From Greenspan to Dick Fuld, once vaunted financial geniuses don’t look so smart anymore. Who does? Here’s our pick of financial minds whose advice still seems sound. (Coming up with five was harder that it might seem.)
One surprising fact: Many of them don’t live in New York. Getting real insight from the center of the storm is difficult. That’s one reason that I’ve often favored advice about the markets that comes from a distance.
1) Ian Shepherdson
U.S. Economist
High Frequency Economics
Valhalla, NY
Weekly, Daily reports (Subscription)
Why: Ian Shepherdson anticipated the sharp decline in the U.S. housing market earlier than most. Back in 2005, for instance, he argued that the U.S. housing bubble was starting to hiss badly. He correctly forecast that the housing decline would have wide-ranging ramifications for the economy and the housing market.

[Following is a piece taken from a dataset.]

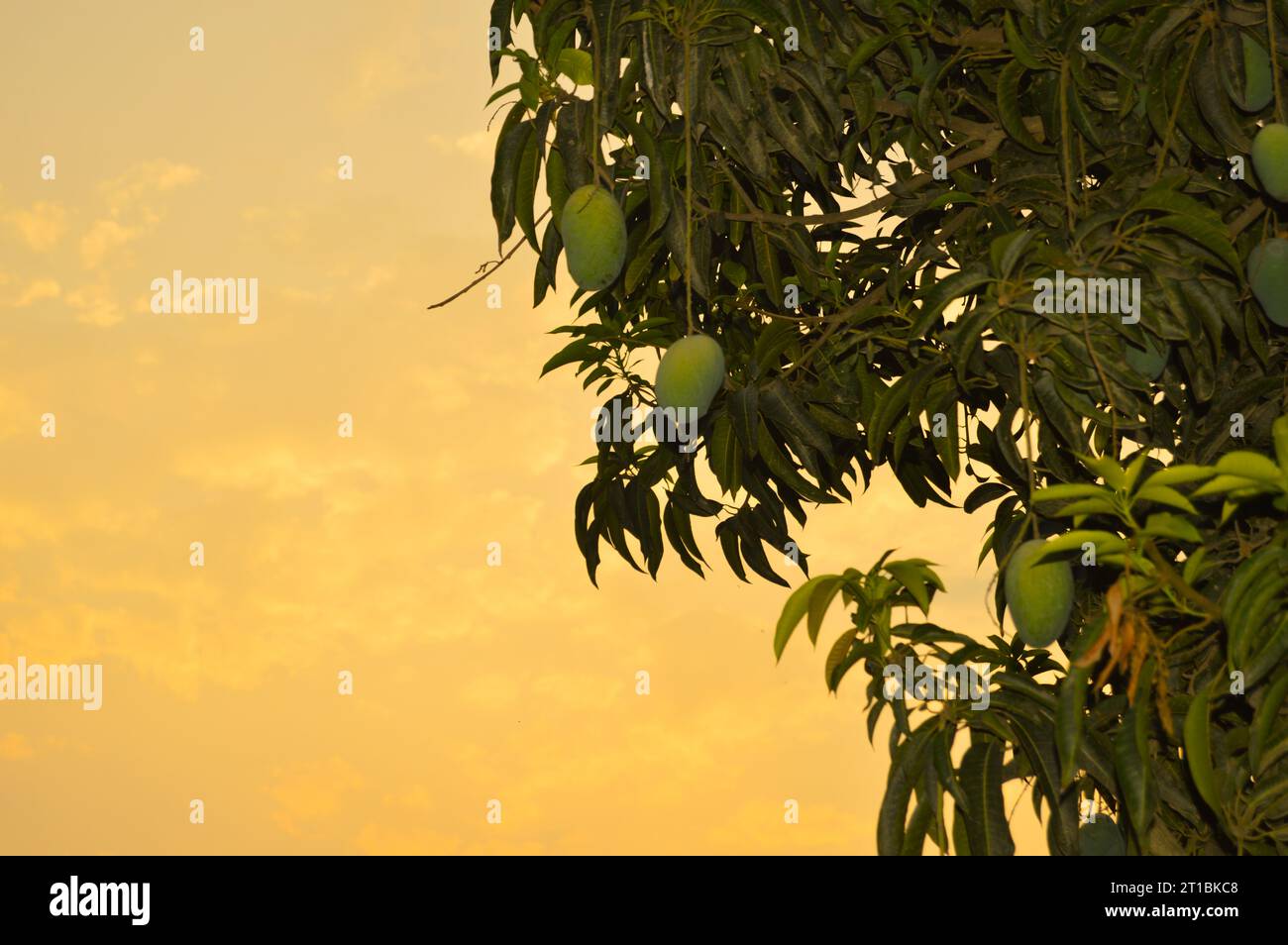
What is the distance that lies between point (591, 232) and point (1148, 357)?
100 cm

Where: Shepherdson covers the U.S. economy from Great Britain (talk about taking the long view) for the research firm High Frequency Economics.
His Take: Currently, he believes we are in a recession and will be for a while. But he says it with wit.
2) Christopher Wood
Hong Kong
CLSA, a securities firm
Author of the weekly newsletter Greed & Fear
Why: Christopher Wood has made a reputation as a bit of a curmudgeon. But one thing he absolutely nailed was the huge global credit bust that has consumed companies, investors and markets. He’s been taking some victory laps on that score and remains very pessimistic about the U.S. economic and market outlook. He has a quirky writing style (“Greed & Fear foresees …”) that makes the usual tedium of investment and economic research go down easy.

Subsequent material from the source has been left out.